Entró en la sala dispuesto a dar el último masaje de la jornada. Como siempre, el incienso, las velas, la luz tenue y la música, incitaban a la calma, al sosiego y la interiorización.
La mujer le esperaba ya tendida en la camilla, cubierta con una toalla. La observó un instante, recordando: Sara, masaje relajante. Se aproximó despacio y, suavemente, posó las manos sobre su espalda. Sintió cómo ella se removía perezosamente, sólo un poco, acomodándose, y cómo suspiraba profundo, aflojando el cuerpo. Cerró los ojos y esperó a que las respiraciones de ambos se acompasaran.

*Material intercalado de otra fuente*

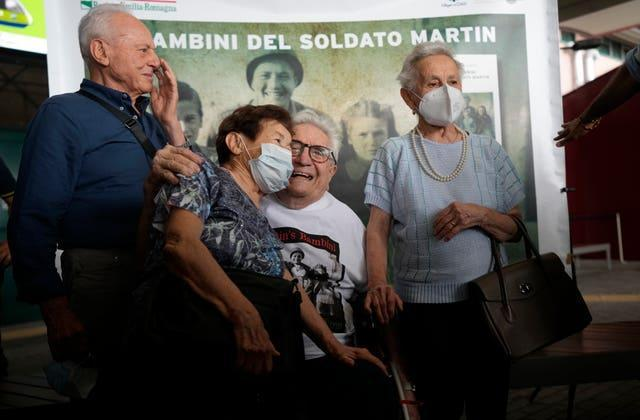 Martin Adler with the siblings he is credited with saving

Al retirar la toalla algo llamó su atención. La piel de la mujer aparecía surcada de finas líneas, en todas direcciones, a lo largo de la espalda, las piernas… de todo el cuerpo. Se acercó un poco más, con precaución, para dilucidar la naturaleza de aquellas filigranas. Eran letras, frases… que iban formando un texto, una suerte de relato. Sin interrumpir el contacto de sus manos con la piel, buscó curioso el comienzo de la historia. A la altura de los omóplatos halló el título:
“Mi vida y otros secretos”.
Sus ojos y sus manos se hicieron entonces prójimos. Mientras unos leían devorando el texto, las otras amasaban, suave pero firmemente, aquella piel hecha para ser tocada. Se dejó atrapar por un relato que avanzaba hacia la adolescencia apuntando ya algo difuso,… un misterio, algo inefable, a la vez que sus manos bajaban hacia las caderas.

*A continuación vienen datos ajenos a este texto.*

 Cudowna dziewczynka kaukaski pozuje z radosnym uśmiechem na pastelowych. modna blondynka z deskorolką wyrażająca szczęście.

En las nalgas, un paréntesis. Un párrafo indescifrable que hizo el suspense más intenso y el contacto más profundo.
A lo largo de las piernas, de arriba abajo y viceversa, sinuosamente, la historia dibujaba una madurez prematura, llena de sucesos, fracasos y éxitos, una vida aventurera, valiente y plena, que giraba siempre en torno a una maldición sin desvelar.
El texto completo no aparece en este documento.